## Part of a data file

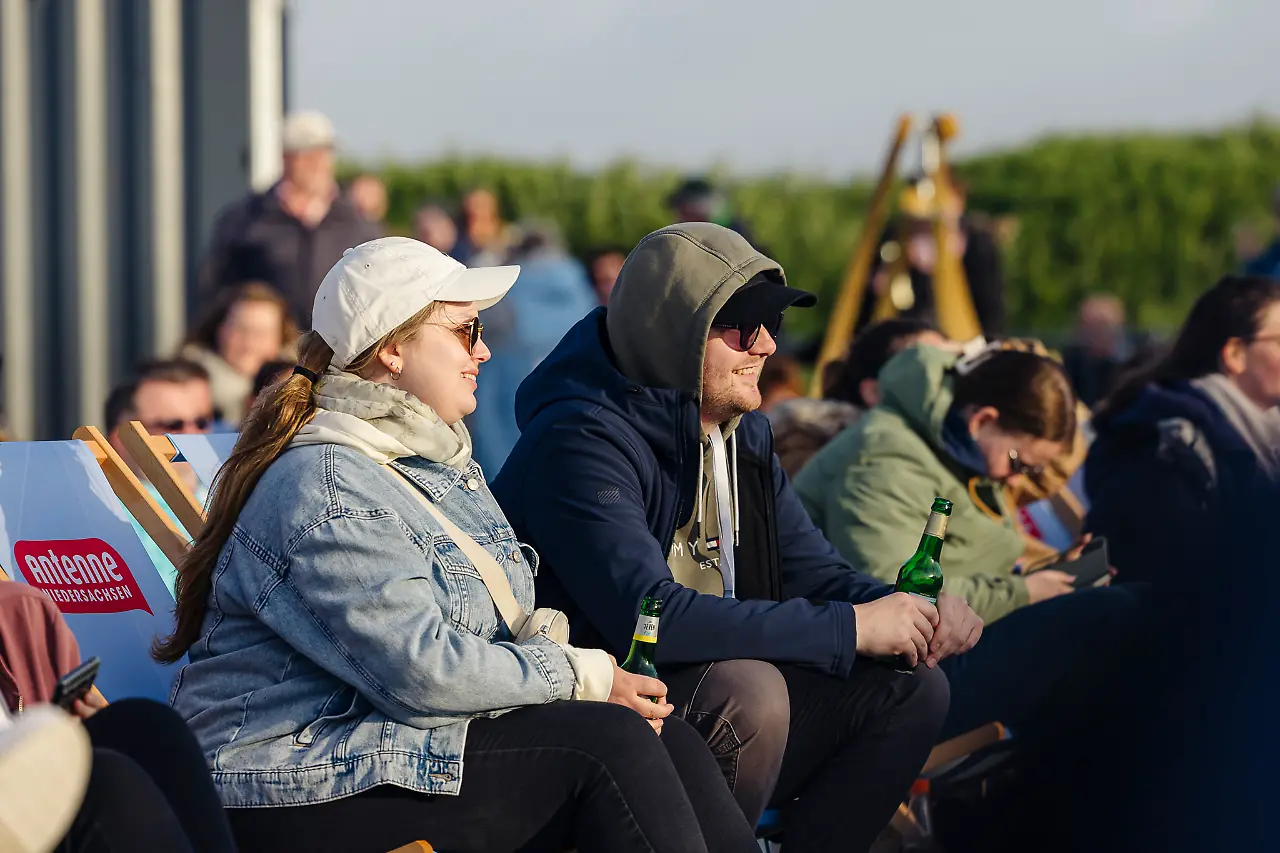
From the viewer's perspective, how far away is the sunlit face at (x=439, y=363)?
301 cm

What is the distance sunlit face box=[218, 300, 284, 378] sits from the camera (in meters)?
6.74

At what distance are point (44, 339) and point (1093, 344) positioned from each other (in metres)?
7.77

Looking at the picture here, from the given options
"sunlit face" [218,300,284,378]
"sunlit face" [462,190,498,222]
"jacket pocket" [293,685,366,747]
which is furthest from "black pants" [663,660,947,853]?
"sunlit face" [462,190,498,222]

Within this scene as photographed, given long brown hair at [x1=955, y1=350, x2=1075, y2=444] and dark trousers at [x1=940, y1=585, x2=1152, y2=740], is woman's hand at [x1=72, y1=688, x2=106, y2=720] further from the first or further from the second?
long brown hair at [x1=955, y1=350, x2=1075, y2=444]

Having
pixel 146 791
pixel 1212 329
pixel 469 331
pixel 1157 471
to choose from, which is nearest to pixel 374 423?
pixel 469 331

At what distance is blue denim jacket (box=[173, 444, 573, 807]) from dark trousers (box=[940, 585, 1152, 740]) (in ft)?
5.23

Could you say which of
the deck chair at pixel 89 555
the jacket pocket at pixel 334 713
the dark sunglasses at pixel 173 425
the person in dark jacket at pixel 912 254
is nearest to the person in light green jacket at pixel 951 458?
the deck chair at pixel 89 555

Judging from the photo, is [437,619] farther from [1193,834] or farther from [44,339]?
[44,339]

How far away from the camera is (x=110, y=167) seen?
9023 mm

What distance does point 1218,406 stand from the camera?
15.6 feet

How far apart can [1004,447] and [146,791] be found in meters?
2.79

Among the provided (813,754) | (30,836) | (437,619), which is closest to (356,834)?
(437,619)

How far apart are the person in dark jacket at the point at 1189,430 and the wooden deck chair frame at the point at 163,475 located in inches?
86.9

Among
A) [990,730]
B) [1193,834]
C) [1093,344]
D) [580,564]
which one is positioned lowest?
[1093,344]
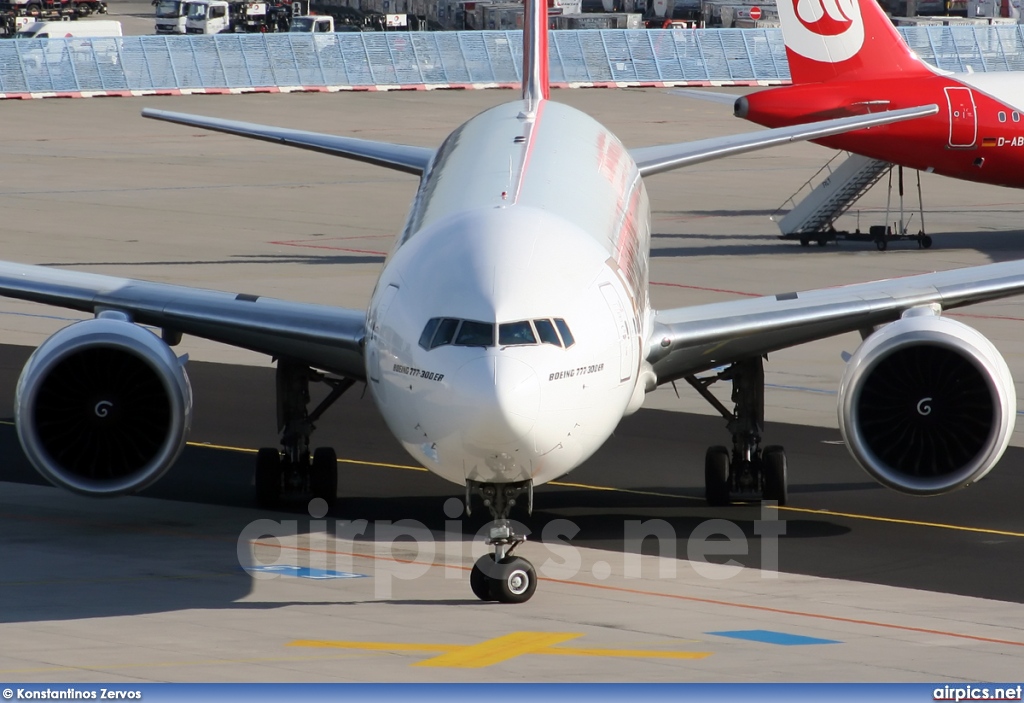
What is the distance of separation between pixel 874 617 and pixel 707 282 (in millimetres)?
22390

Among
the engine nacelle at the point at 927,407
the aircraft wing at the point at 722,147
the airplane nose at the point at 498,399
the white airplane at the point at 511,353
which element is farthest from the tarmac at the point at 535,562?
the aircraft wing at the point at 722,147

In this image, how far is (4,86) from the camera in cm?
7594

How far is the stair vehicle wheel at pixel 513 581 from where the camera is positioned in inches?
590

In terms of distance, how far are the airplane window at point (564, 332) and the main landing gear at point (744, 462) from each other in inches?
218

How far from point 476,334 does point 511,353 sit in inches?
14.8

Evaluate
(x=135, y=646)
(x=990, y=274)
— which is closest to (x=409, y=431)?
(x=135, y=646)

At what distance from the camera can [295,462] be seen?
18.9 metres

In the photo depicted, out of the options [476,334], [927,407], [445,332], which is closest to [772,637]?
[927,407]

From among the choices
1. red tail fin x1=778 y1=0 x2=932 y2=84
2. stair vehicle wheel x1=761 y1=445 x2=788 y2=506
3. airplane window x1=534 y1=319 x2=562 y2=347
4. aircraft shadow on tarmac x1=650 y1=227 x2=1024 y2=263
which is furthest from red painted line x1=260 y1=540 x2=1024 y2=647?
red tail fin x1=778 y1=0 x2=932 y2=84

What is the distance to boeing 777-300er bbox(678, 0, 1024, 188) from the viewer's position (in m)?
40.9

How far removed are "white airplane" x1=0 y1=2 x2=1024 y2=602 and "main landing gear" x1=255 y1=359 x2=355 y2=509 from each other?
0.08 feet

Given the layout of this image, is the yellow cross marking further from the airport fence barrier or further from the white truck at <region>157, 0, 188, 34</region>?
the white truck at <region>157, 0, 188, 34</region>

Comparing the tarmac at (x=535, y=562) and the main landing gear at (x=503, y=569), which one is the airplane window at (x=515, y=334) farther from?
the tarmac at (x=535, y=562)

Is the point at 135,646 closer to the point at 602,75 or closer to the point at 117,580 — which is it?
the point at 117,580
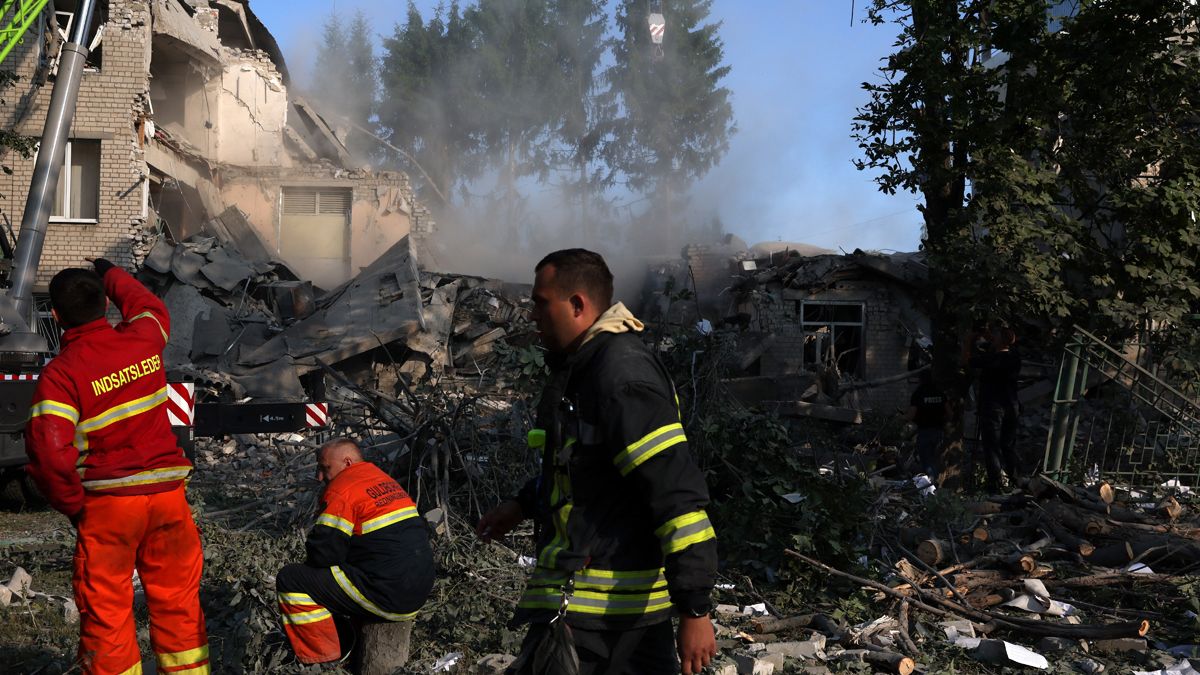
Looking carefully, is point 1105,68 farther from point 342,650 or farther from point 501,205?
point 501,205

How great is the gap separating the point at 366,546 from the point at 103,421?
107cm

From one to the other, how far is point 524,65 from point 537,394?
32.7 m

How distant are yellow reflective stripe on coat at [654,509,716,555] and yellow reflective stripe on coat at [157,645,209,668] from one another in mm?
2349

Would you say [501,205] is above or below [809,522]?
above

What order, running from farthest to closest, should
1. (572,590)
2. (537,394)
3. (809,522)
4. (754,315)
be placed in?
1. (754,315)
2. (537,394)
3. (809,522)
4. (572,590)

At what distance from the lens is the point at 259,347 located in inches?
630

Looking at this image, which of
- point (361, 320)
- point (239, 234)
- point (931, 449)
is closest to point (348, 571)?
point (931, 449)

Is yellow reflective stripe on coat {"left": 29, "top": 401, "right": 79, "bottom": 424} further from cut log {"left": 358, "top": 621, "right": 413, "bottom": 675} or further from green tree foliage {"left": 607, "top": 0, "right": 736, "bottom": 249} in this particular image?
green tree foliage {"left": 607, "top": 0, "right": 736, "bottom": 249}

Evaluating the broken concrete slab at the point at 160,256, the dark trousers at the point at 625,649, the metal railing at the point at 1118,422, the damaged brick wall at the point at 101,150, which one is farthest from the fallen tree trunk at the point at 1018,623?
the damaged brick wall at the point at 101,150

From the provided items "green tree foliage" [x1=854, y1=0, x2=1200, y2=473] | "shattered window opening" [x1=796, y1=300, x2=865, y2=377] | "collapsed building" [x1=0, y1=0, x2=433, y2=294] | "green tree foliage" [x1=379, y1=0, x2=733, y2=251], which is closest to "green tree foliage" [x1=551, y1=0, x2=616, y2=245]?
"green tree foliage" [x1=379, y1=0, x2=733, y2=251]

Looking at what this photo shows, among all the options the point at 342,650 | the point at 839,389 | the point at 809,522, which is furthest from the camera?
the point at 839,389

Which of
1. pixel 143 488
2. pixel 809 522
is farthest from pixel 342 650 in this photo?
pixel 809 522

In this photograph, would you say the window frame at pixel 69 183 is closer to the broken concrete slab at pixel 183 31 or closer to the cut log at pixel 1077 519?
the broken concrete slab at pixel 183 31

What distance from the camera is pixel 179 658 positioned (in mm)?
3887
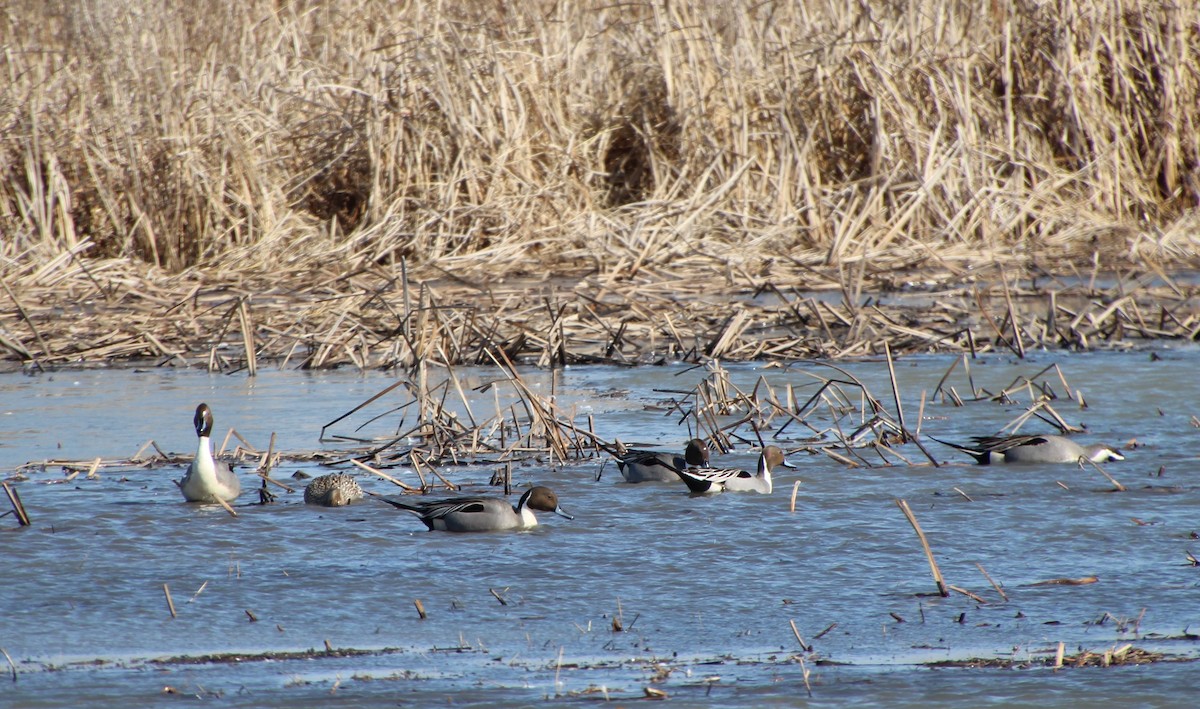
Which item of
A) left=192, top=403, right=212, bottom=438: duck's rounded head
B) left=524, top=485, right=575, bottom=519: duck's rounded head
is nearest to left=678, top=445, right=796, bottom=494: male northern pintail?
left=524, top=485, right=575, bottom=519: duck's rounded head

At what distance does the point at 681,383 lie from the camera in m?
7.96

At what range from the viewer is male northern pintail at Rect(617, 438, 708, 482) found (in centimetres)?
577

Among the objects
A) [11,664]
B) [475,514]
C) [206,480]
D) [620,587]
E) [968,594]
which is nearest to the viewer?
[11,664]

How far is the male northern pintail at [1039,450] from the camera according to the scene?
6082 millimetres

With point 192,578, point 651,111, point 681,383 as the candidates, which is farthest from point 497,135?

## Exercise aim
Please rewrite the stretch from the line containing "Among the objects" through the end of the records in full, requests included, adding 126 to every number in the answers, whether coordinates or distances.

## Exercise response
Among the objects
A) [11,664]
B) [475,514]
C) [206,480]
D) [620,587]
E) [968,594]
which is nearest to the viewer?
[137,790]

How far is the male northern pintail at [1039,450] from the camera according to the scene?
6208 millimetres

With point 192,578, point 651,111, point 681,383 as the candidates, which is farthest from point 497,135?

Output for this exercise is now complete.